The chances of their being a bug in reiserfs is about 100%. Same is true of ext3 though.
-WolfWithoutAClause
"Gravity is only a theory, not a fact!"OK, asshole. How about we start with Journaling Versus Soft Updates: Asynchronous Meta-data Protection in File Systems presented at USENIX 2000? The first three authors should need no introduction, so I think it satisfies the "well known" requirement; in fact, one could hardly find a group of six people more qualified to comment on the matter. Even in the abstract, the authors clearly state the similarity between goals of journaling and soft updates:
The similarity is mentioned repeatedly elsewhere in the paper, all the way to the conclusion, but I'll let you do your homework this time.
Anybody who knows anything about filesytems - and I've been working on them for over a decade - recognizes the similarity in goals between journaling, soft updates, and phase trees. Usually it's considered too obvious even to require comment, unless an ignorant troll like you comes along demanding that the obvious be spelled out.
Slashdot - News for Herds. Stuff that Splatters.
Oh dear God man, I would never want that! Is it really possible for that to happen to my Linux box with ext3? I'm switching to ReiserFS right away!
Thanks for the warning!
Sticking feathers up your butt does not make you a chicken - Tyler Durden
I understand your point. But their point was (paraphrased):
"We need to choose a file system. Let's try to experimentally determine which of out two prime contenders is best."

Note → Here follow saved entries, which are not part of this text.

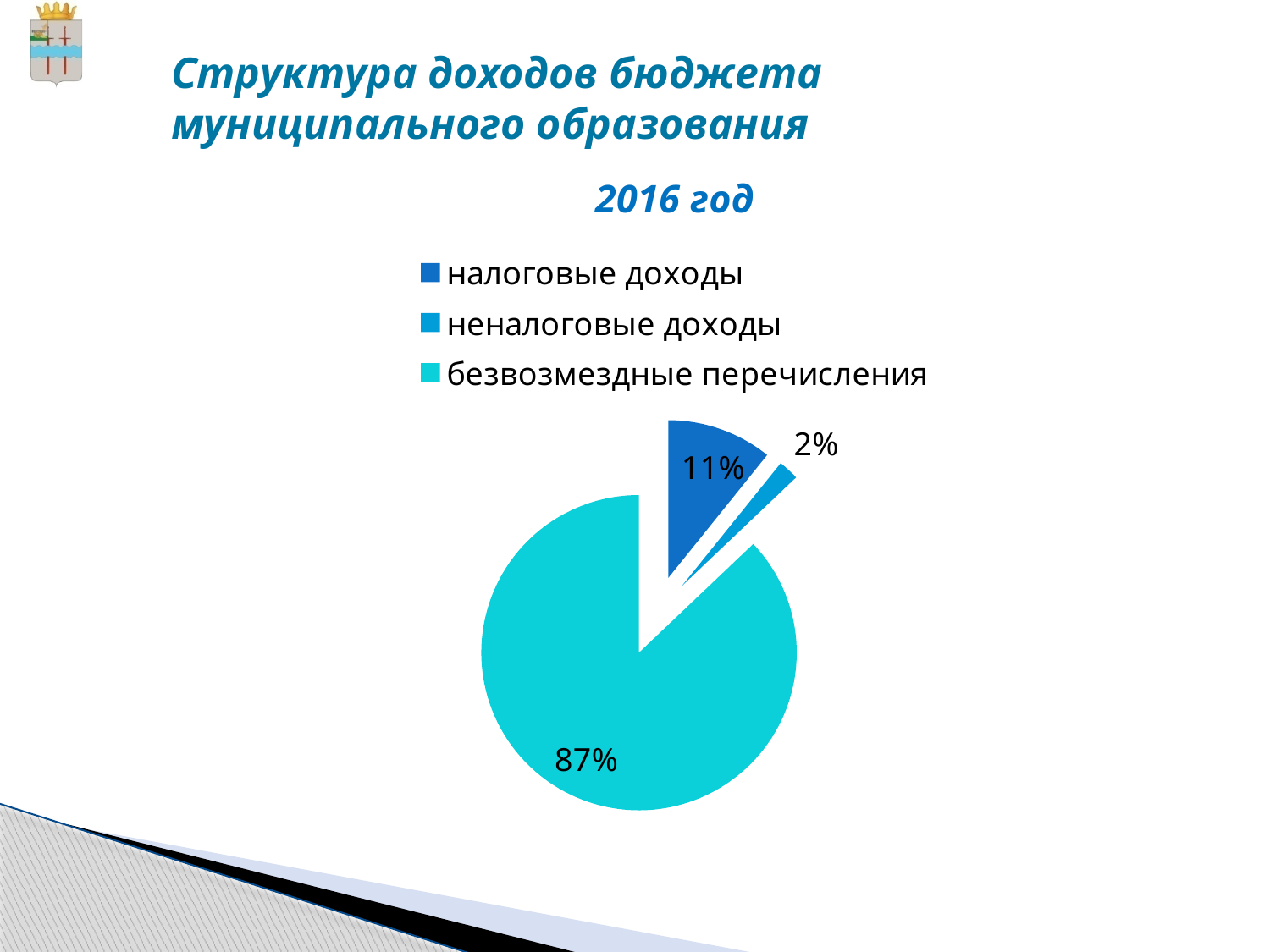
How many entries does the legend list? 3 What kind of chart is shown on the slide? pie chart What share of the pie does безвозмездные перечисления have? 87% Which is larger, the share for налоговые доходы or the share for неналоговые доходы? налоговые доходы Which category has the smallest slice of the pie? неналоговые доходы Which category has the largest slice of the pie? безвозмездные перечисления What is the difference in percentage points between безвозмездные перечисления and налоговые доходы? 76 What share of the pie does налоговые доходы have? 11% How many slices does the pie chart have? 3 What share of the pie does неналоговые доходы have? 2% What is the difference in percentage points between налоговые доходы and неналоговые доходы? 9 What year is shown as the chart title? 2016 год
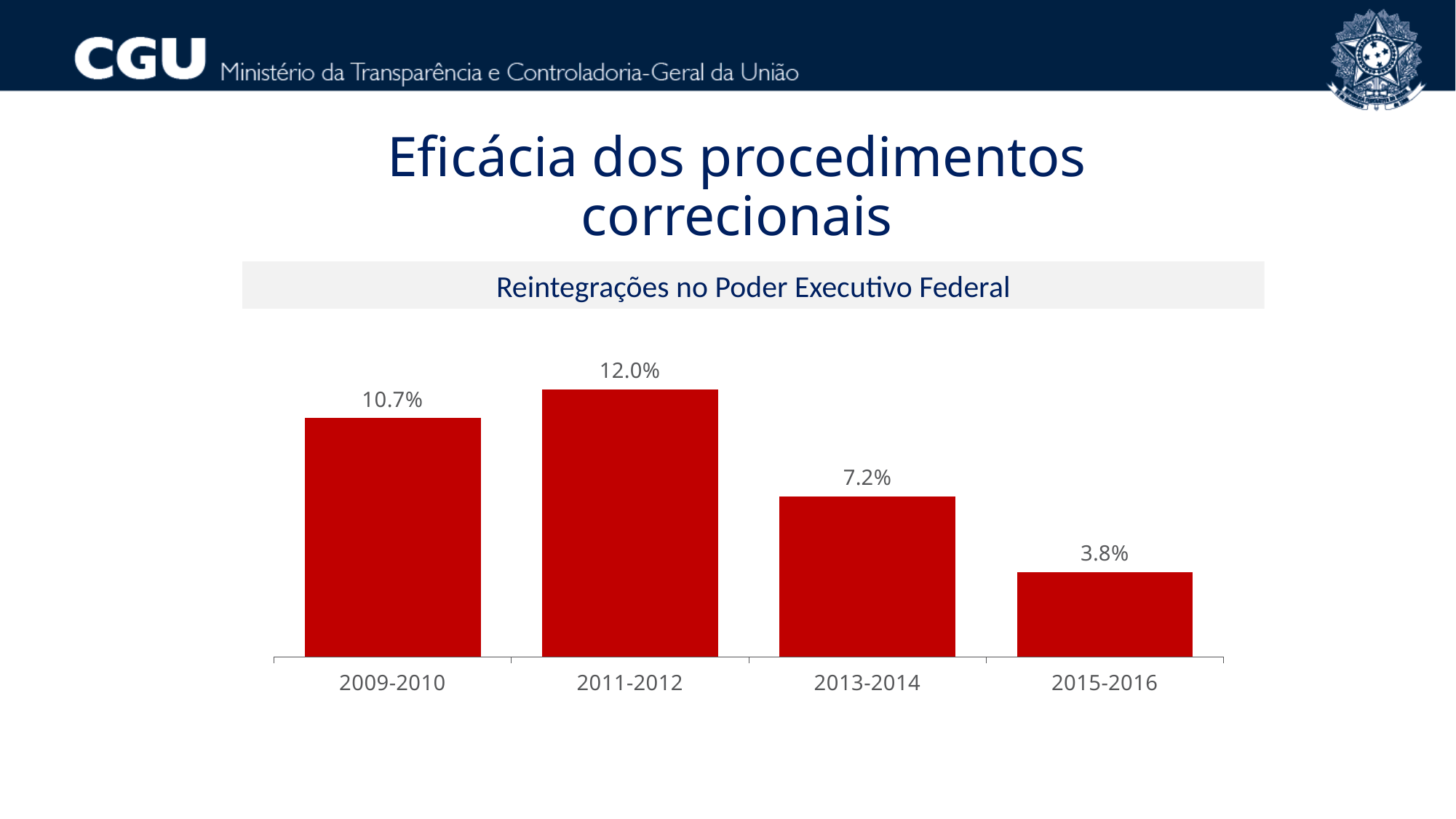
What is the value for 2011-2012? 12.0% What is the value for 2013-2014? 7.2% What kind of chart is shown on the slide? Bar chart Which period has the lowest value? 2015-2016 What is the value for 2009-2010? 10.7% What is the value for 2015-2016? 3.8% Which period has the highest value? 2011-2012 Which is larger, the value for 2009-2010 or the value for 2013-2014? 2009-2010 What is the difference between the values for 2011-2012 and 2015-2016? 8.2% How many periods are shown on the x axis? 4 What is the difference between the values for 2009-2010 and 2013-2014? 3.5% What is the title of the chart? Reintegrações no Poder Executivo Federal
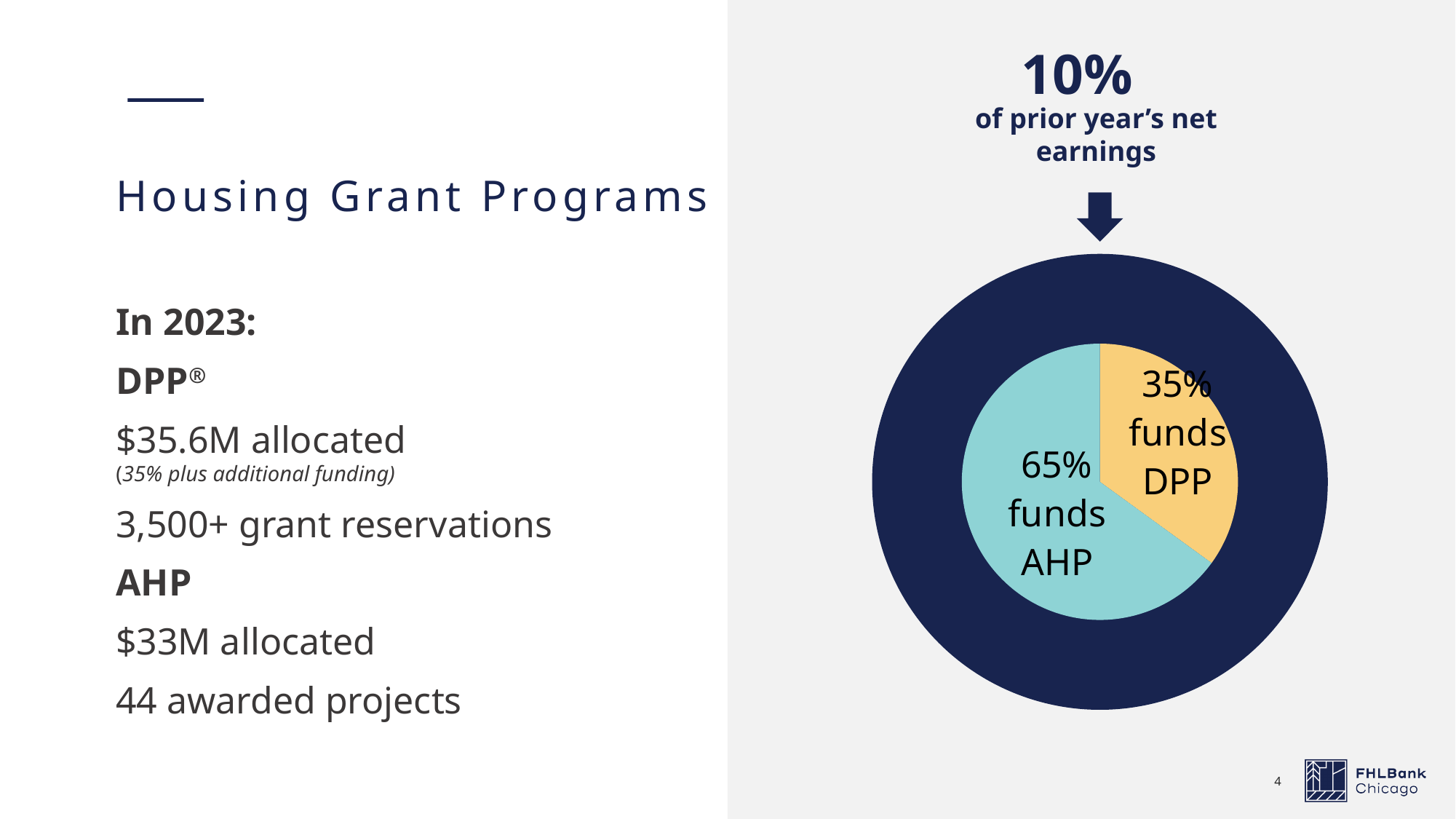
What kind of chart is shown on the slide? Pie chart Which slice of the pie chart is the largest? AHP What share of the pie chart funds DPP? 35% What percentage of prior year's net earnings is shown above the pie chart? 10% Which program receives the larger share of the pie chart, DPP or AHP? AHP Which slice of the pie chart is the smallest? DPP What share of the pie chart funds AHP? 65% How many slices does the pie chart have? 2 What colour is the AHP slice of the pie chart? Light blue (teal) Is the share for DPP in the pie chart greater or less than 50%? less What is the difference in percentage points between the AHP share and the DPP share in the pie chart? 30 percentage points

You may feel that their selection of contenders is incorrect, but to select between them based on experiment is called "the experimental method" (sometimes mistakenly "the scientific method". This is the basis of science, engineering, and technology. I.e.: Don't assume ahead of time that you know the right answer, check.
If they didn't find the problems that you expected, then perhaps you need to examine why. But a hand-waving "explanation" doesn't explain very much, so I don't even really know what problems you think they should have found. FWIW, I haven't noticed any instability problems with ext3.
I think we've pushed this "anyone can grow up to be president" thing too far.
I love that band!
Bare bone nest is one of 5 records that keeps the LP player hooked up to the stereo.